This is a question continued from here... Proof about Steady-State distribution of a Markov chain
I have a stochastic matrix $P_\delta$ of dimensions $n\times n$. I look at the matrix as a transition matrix of some Markov chain $M$. Matrix $P_\delta$ is dependent of $\delta\in(0,1]$. For this $P_\delta$ I would like to compute the steady state distribution $\pi_\delta$.
I am interested in elements of $\pi_\delta$ with respect to $\delta$. From my experiments I concluded, that for each $i$, the $\pi_{\delta}(i)$ is monotonic function of $\delta$ (either increasing or decreasing).

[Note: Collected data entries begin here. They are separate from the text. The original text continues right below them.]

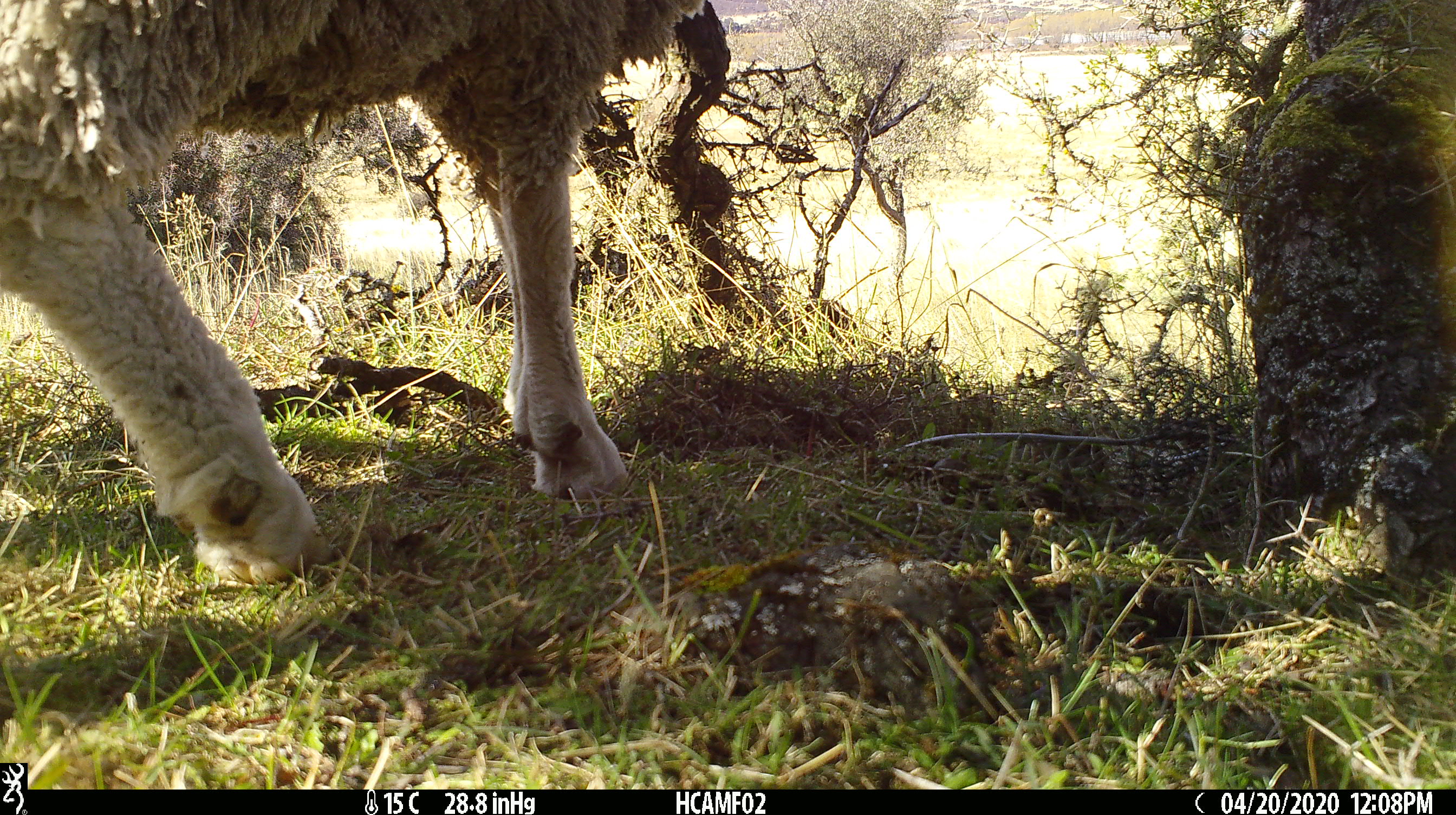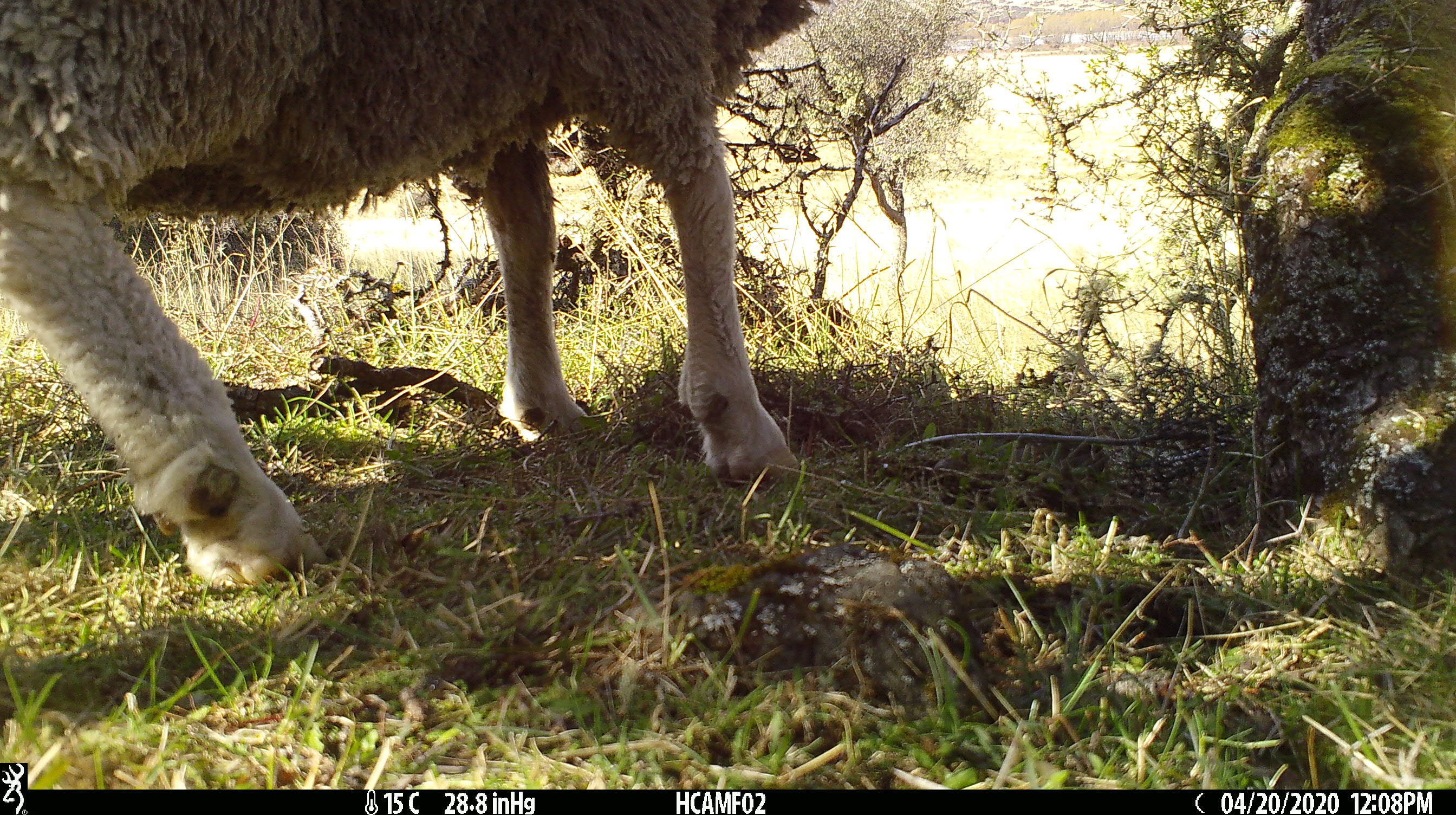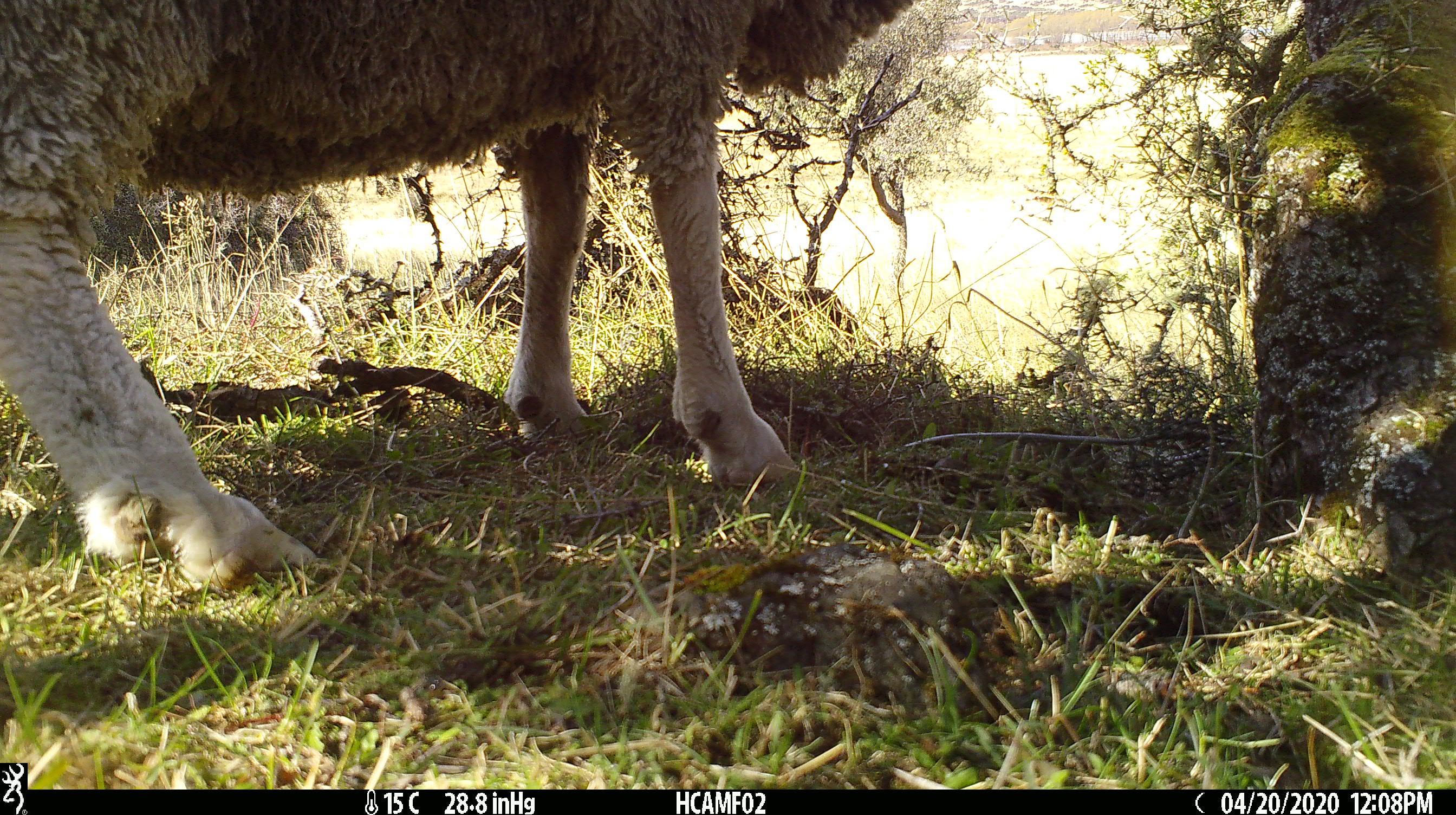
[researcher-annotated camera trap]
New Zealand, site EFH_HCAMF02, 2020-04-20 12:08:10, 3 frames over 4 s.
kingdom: Animalia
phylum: Chordata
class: Mammalia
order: Artiodactyla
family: Bovidae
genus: Ovis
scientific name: Ovis aries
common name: domestic sheep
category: sheep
Sheep (domestic sheep) (Ovis aries).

So for some $i\in[1,n]$ I can write a formula for $\pi_\delta(i)$:
$$ \pi_\delta(i)=\sum_{j=1}^n \pi_\delta(j) \frac{k(j)}{1+\delta k(j)} (a(j,i)+\delta I(j,i)) $$
Here $k(j)\in [1,10]$, $a(j,i)\in[1,10]$ and $I(j,i)\in\{0,1\}$ are constants. Also note that the right-hand side of the equation includes $\pi_\delta(i)$.
How can I conclude that for each i, the $\pi_\delta(i)$ is monotonic function of $\delta$? I think it is not enough to derive the right side by $\delta$ and show that sign of the derivative does not change, because $\pi_\delta(j)$ are dependent of $\delta$.